Supplied passage

——————————

From: Philipp Psurek <philipp.psurek@gmail.com>
To: b.a.t.m.a.n@lists.open-mesh.org
Subject: Re: [B.A.T.M.A.N.] kernel BUG at net/core/skbuff.c:100
Date: Thu, 20 Nov 2014 13:22:29 +0100 [thread overview]
Message-ID: <1416486149.2747.9.camel@gmail.com> (raw)
In-Reply-To: <546DC214.6050908@hundeboll.net>
[-- Attachment #1: Type: text/plain, Size: 5736 bytes --]
Hi Martin
/usr/src/linux/net/batman-adv/fragmentation.c is patched. I'm sorry I
oversaw your attachment. the new module is running, the size differs
# lsmod
[ … ]
batman_adv 147774 0 # old
batman_adv 148030 0 # new
[ … ]
Batman-adv runs with
# batctl if
fastd0: active
# batctl it
5000
# batctl ap
disabled
# batctl bl
enabled
# batctl dat
enabled
# batctl ag
enabled
# batctl b
disabled
# batctl f
enabled
# batctl nc
enabled
# batctl mark
0x00000000/0x00000000
# batctl mm
enabled
batctl ll
Error - can't open file '/sys/class/net/bat0/mesh/log_level': No such
file or directory [ … ]
batctl gw
server (announced bw: 100.0/100.0 MBit)
this are also the options while kernel panic.
Am Donnerstag, den 20.11.2014, 11:27 +0100 schrieb Martin Hundebøll:
> On 2014-11-20 10:48, Philipp Psurek wrote:
[ … ]
> Yeah, most people compile out network coding. Has the bug disappeared
> after disabling NC ?
I can't tell for sure. nc is disabled for 20 hours. The Bug appeared
from 1 minute to 72 hours. It depends on our users. To reproduce the bug
nc is enabled again.
> > Am Donnerstag, den 20.11.2014, 09:32 +0100 schrieb Martin Hundebøll:
> >> Thanks for you report. The bug is probably triggered by some bogus data
> >> in an incoming packet. I have created a small debug patch that will
> >> detect if this is the case, and print some debug info if so.

——————————

Collected data
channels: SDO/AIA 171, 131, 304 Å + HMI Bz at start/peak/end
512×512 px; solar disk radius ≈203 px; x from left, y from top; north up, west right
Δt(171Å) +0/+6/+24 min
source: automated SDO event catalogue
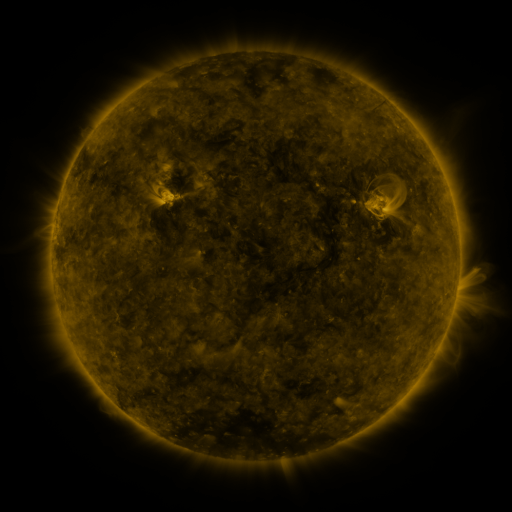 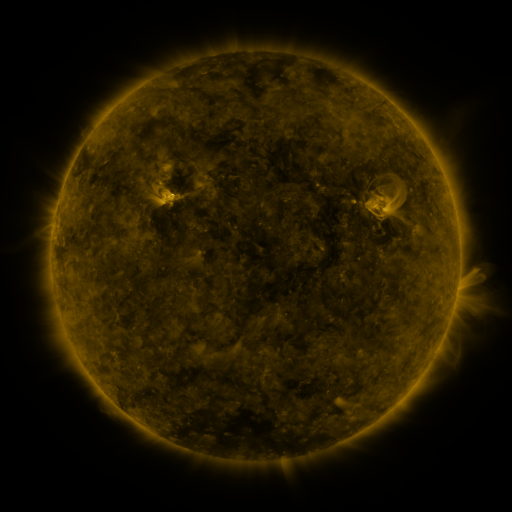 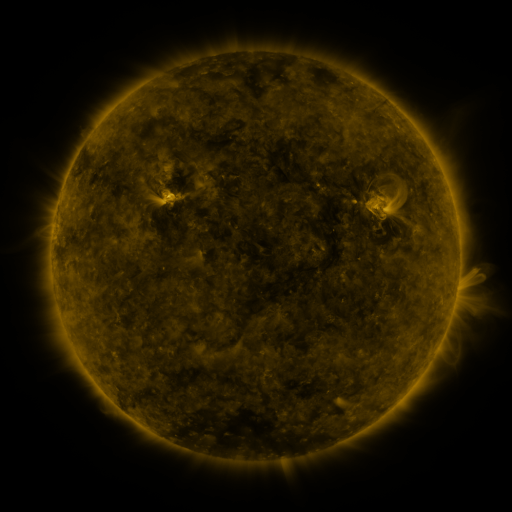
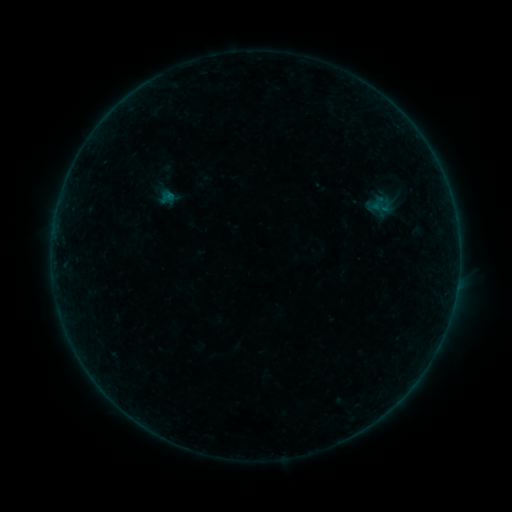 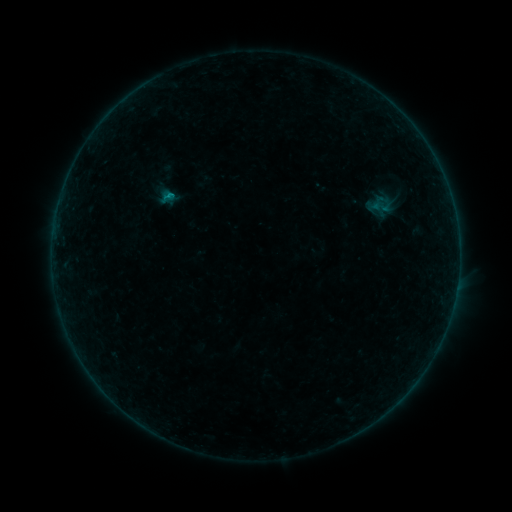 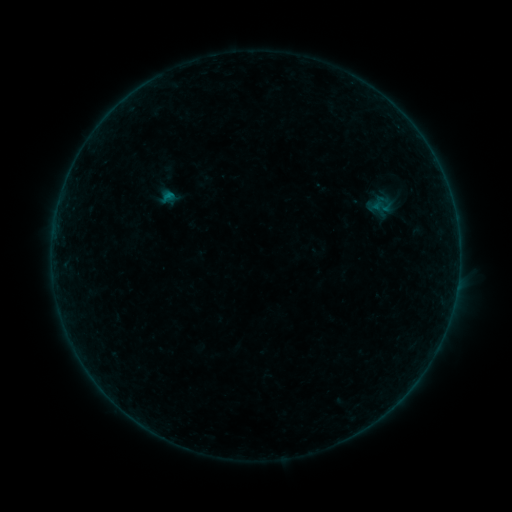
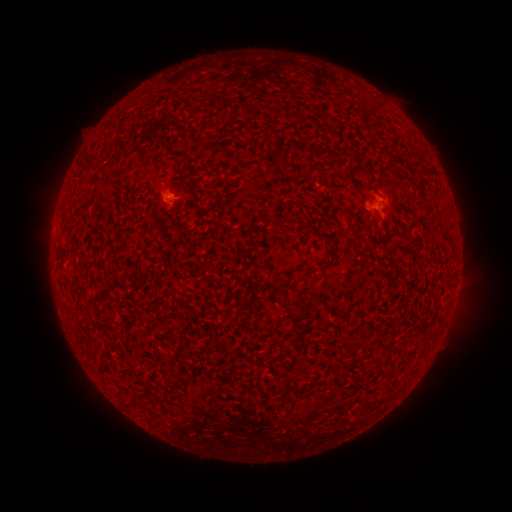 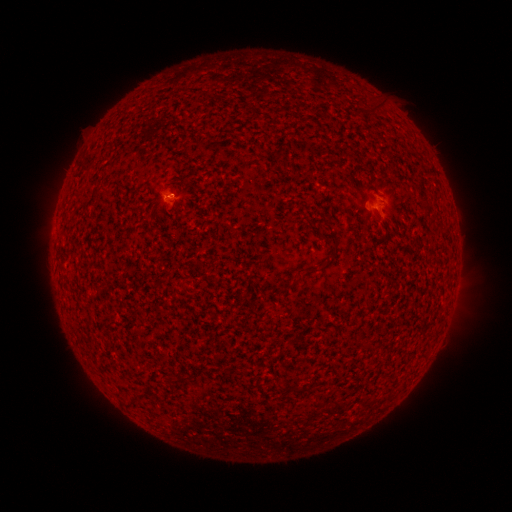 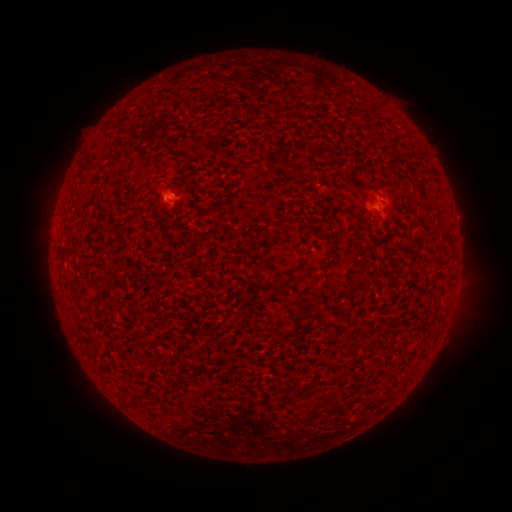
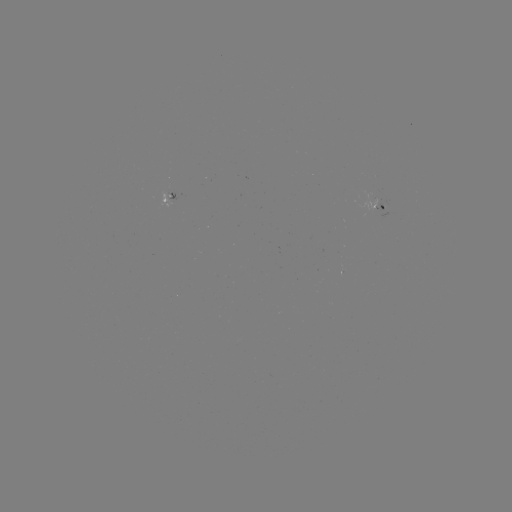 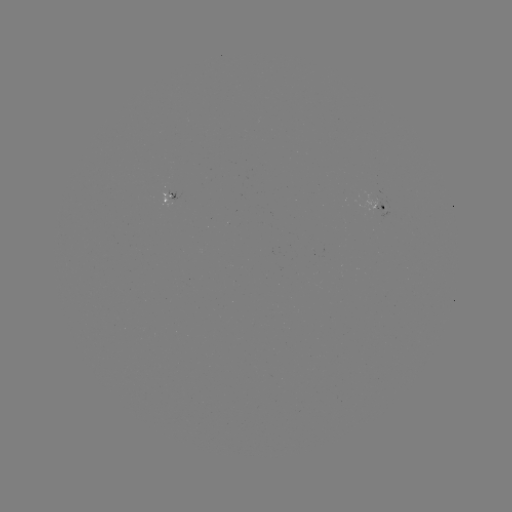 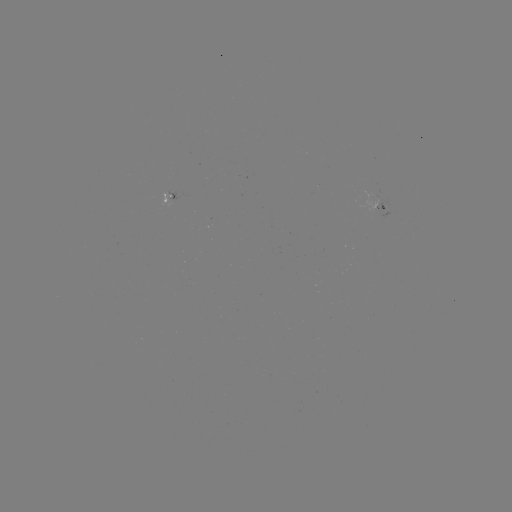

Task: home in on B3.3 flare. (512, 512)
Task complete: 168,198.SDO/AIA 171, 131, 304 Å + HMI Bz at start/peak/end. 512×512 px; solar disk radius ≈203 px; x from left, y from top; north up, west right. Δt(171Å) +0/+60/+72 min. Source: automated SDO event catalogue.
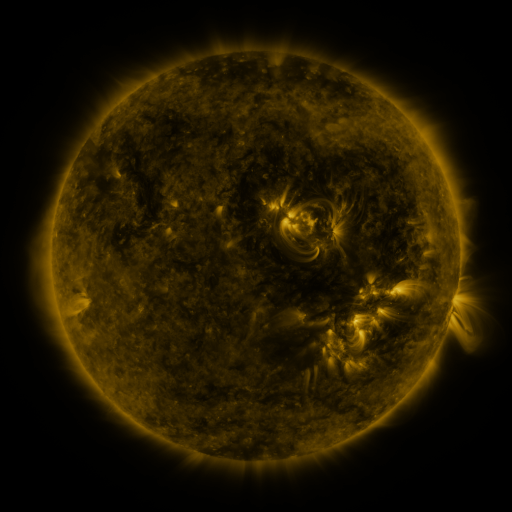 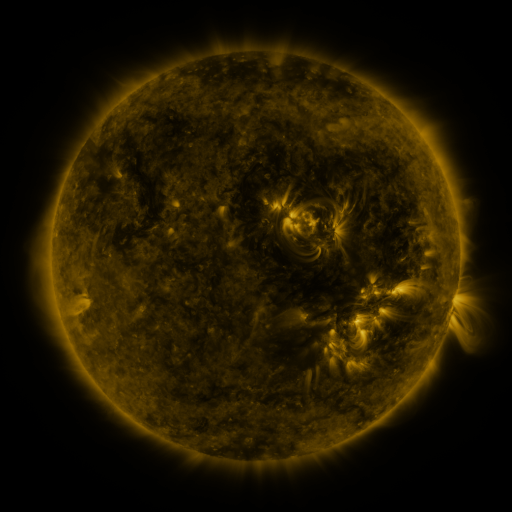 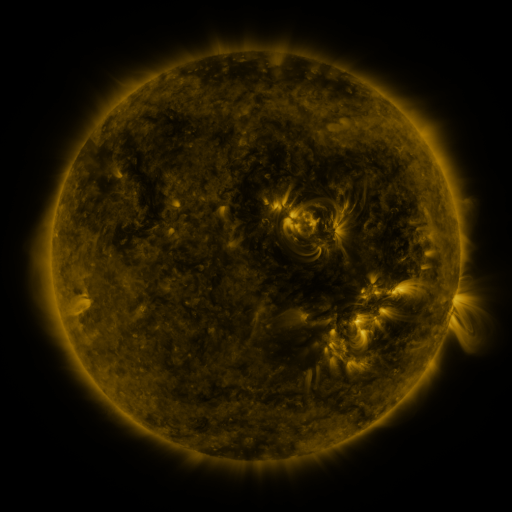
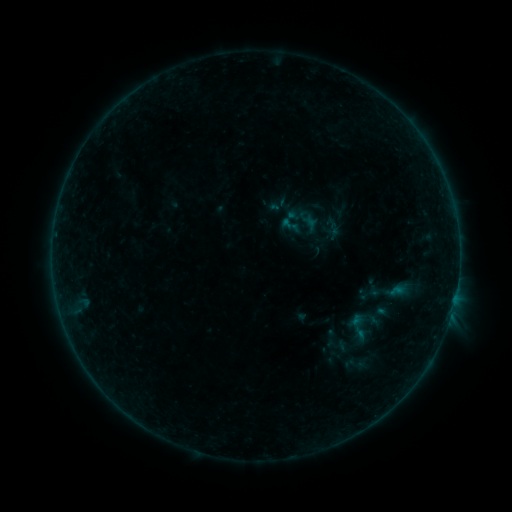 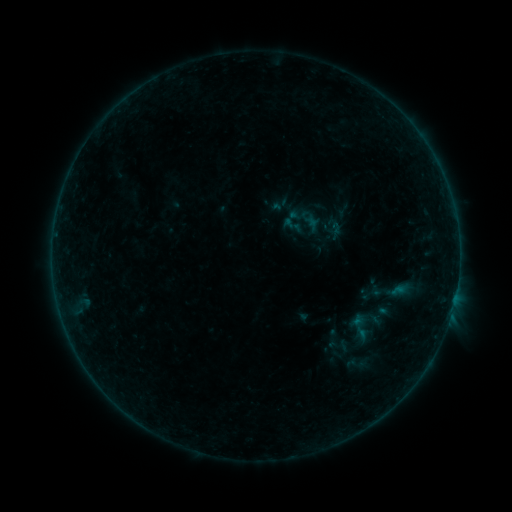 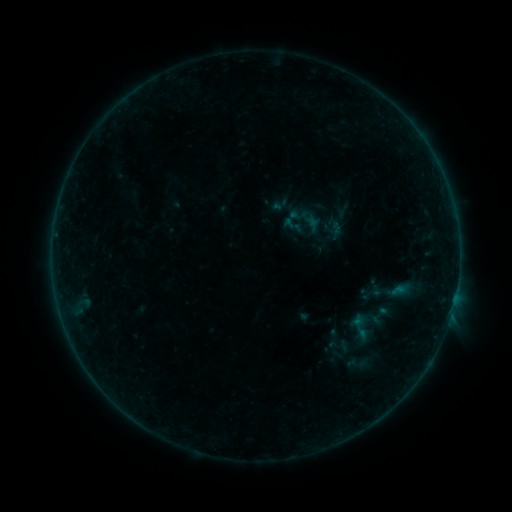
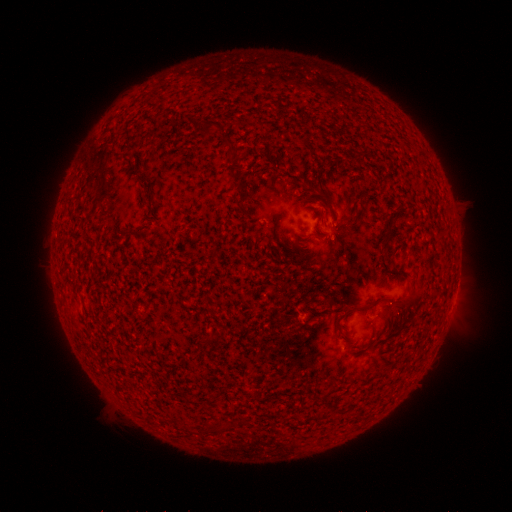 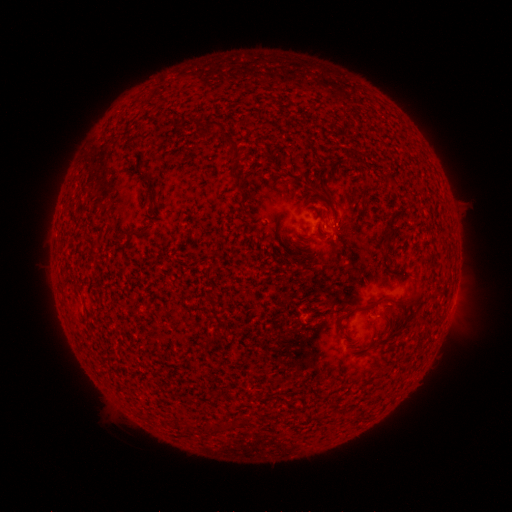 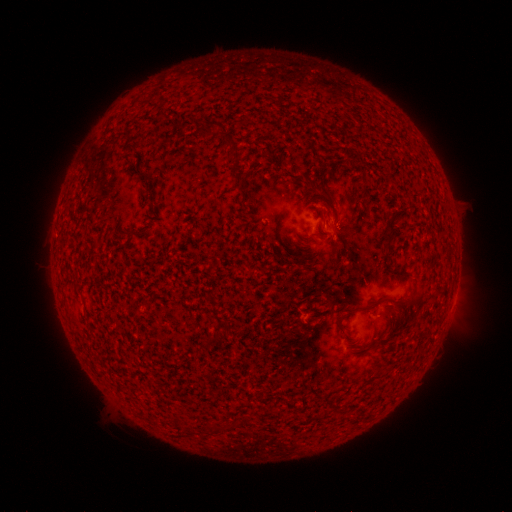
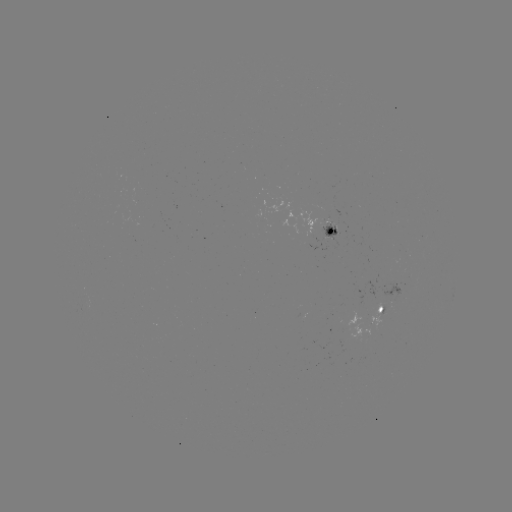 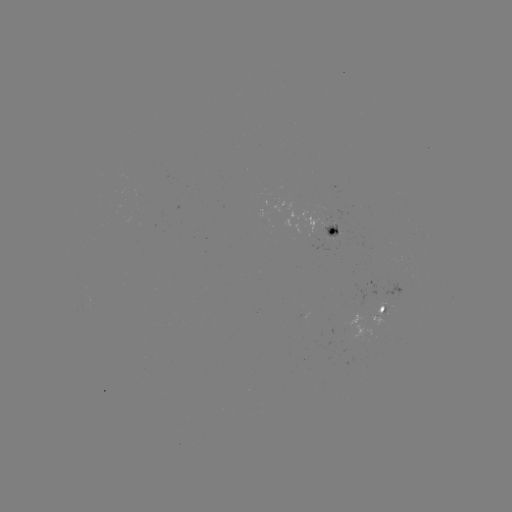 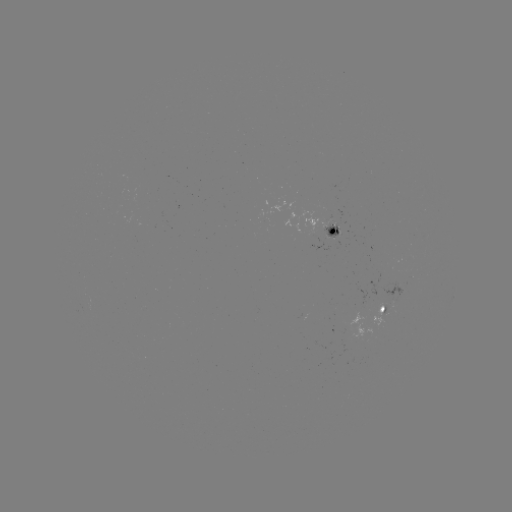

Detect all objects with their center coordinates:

——————————

Exercise set
A. Answer these from the mailing-list message:
(i) What value does `batctl it` return?
(ii) How long had nc been disabled when the message was written?
(iii) What gateway mode and announced bandwidth does `batctl gw` show?
B. Say whether each statement agrees with the mailing-list message, and back each yes or no with its deciding words:
(i) The new batman_adv module is larger than the old one.
(ii) The bug always appeared within the first hour.
(iii) The log_level file could be opened without error.
C. Reproduce the part of the mailing-list message starting with "this are also" and going on through "info if so.", without any changes.
Answer from the mailing-list message alone.

Answers by task
A.
(i) 5000
(ii) 20 hours
(iii) Server mode, with an announced bandwidth of 100.0/100.0 MBit

B.
(i) Yes: "batman_adv 147774 0 # old" and "batman_adv 148030 0 # new"
(ii) No: "The Bug appeared from 1 minute to 72 hours."
(iii) No: "Error - can't open file '/sys/class/net/bat0/mesh/log_level': No such file or directory"

C.
this are also the options while kernel panic.
Am Donnerstag, den 20.11.2014, 11:27 +0100 schrieb Martin Hundebøll:
> On 2014-11-20 10:48, Philipp Psurek wrote:
[ … ]
> Yeah, most people compile out network coding. Has the bug disappeared
> after disabling NC ?
I can't tell for sure. nc is disabled for 20 hours. The Bug appeared
from 1 minute to 72 hours. It depends on our users. To reproduce the bug
nc is enabled again.
> > Am Donnerstag, den 20.11.2014, 09:32 +0100 schrieb Martin Hundebøll:
> >> Thanks for you report. The bug is probably triggered by some bogus data
> >> in an incoming packet. I have created a small debug patch that will
> >> detect if this is the case, and print some debug info if so.